Il Cile è una nazione che ha vissuto per anni il ricordo del terrore del colpo di stato attuato nel 1973 da Pinochet, il quale fu dittatore per 15 anni. Nel 1988 viene offerta al popolo cileno la possibilità di realizzare un referendum per legittimare la dittatura di Pinochet o reintrodurre la democrazia. È una grande occasione per il Cile e i vari partiti politici dell’opposizione decidono di iniziare una campagna elettorale televisiva a favore del “No” e concludere la parentesi dittatoriale di Pinochet.
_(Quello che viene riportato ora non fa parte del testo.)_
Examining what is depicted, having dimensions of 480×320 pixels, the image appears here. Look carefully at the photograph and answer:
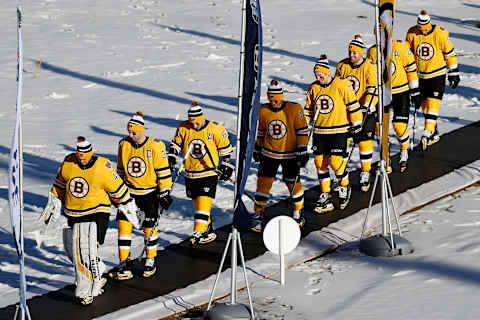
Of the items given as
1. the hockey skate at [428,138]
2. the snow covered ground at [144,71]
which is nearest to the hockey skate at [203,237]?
the snow covered ground at [144,71]

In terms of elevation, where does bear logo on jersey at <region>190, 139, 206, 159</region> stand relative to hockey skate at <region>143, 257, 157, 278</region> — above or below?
above

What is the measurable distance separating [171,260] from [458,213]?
12.2ft

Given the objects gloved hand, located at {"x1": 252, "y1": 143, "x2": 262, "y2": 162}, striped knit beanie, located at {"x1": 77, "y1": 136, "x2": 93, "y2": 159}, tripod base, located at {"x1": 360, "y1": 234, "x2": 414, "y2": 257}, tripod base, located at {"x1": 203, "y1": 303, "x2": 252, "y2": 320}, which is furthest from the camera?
gloved hand, located at {"x1": 252, "y1": 143, "x2": 262, "y2": 162}

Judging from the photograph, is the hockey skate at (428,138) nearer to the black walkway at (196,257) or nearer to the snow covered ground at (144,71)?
the black walkway at (196,257)

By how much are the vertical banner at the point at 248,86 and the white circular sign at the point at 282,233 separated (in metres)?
1.19

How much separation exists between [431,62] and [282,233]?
5617 mm

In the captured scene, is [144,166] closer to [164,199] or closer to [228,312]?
[164,199]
Il responsabile della campagna referendaria dell’opposizione al regime è il giovane pubblicitario René Saavedra che introduce idee audaci basate sull’allegria, sfruttando la voglia di cambiamento che pervade il Cile.
La strategia politica di René non viene compresa da tutti e la sua esistenza e quella dei suoi colleghi diventano presto un inferno, per i problemi causati da coloro che non vogliono accettare il successo ottenuto dalla campagna pubblicitaria. Nonostante le avversità riscontrate, la strategia di Saavedra risulta vincente, perchè il popolo cileno è pronto ad accogliere l’allegria e a cambiare il proprio destino.

Il film è particolarmente attento alle dinamiche del marketing pubblicitario: è veramente interessante osservare come la pubblicità utilizza la psicologia. Probabilmente l’unica nota negativa è proprio che il film si concentra un po’ troppo su questo aspetto, trascurando le dinamiche politiche dell’epoca. D’altra parte un punto di forza è costituito dall’immagine e dalle riprese magistrali. Viene girato utilizzando il formato 3/4 e i nastri delle videocassette U-Matic, decisione astuta ed audace che conferisce alle immagini un aspetto più realistico e vintage anni ‘80. Il realismo non è l’unica sensazione che si prova durante il film. All’inizio infatti sembra di guardare un documento storico grazie alle dinamiche simili ai mockumentary: la pellicola di bassa qualità, l’obiettivo sempre in movimento ma focalizzato soprattutto sui primi piani delle persone, i tagli netti tra una scena e l’altra sono accortezze degne di ogni finto documentario.

No, parola semplice composta da due lettere, che racchiude l’universo della negazione e di scelte coraggiose che possono risultare in contrasto. Il Cile è riuscito a sconfiggere la dittatura con un No, si è ribellato ad un sistema chiuso da 15 anni ed ha cambiato radicalmente il futuro. Basta la semplicità di una parola per iniziare a sconvolgere il mondo e cambiare ciò che non si può più sopportare e questo film racchiude in se e descrivere tutto questo.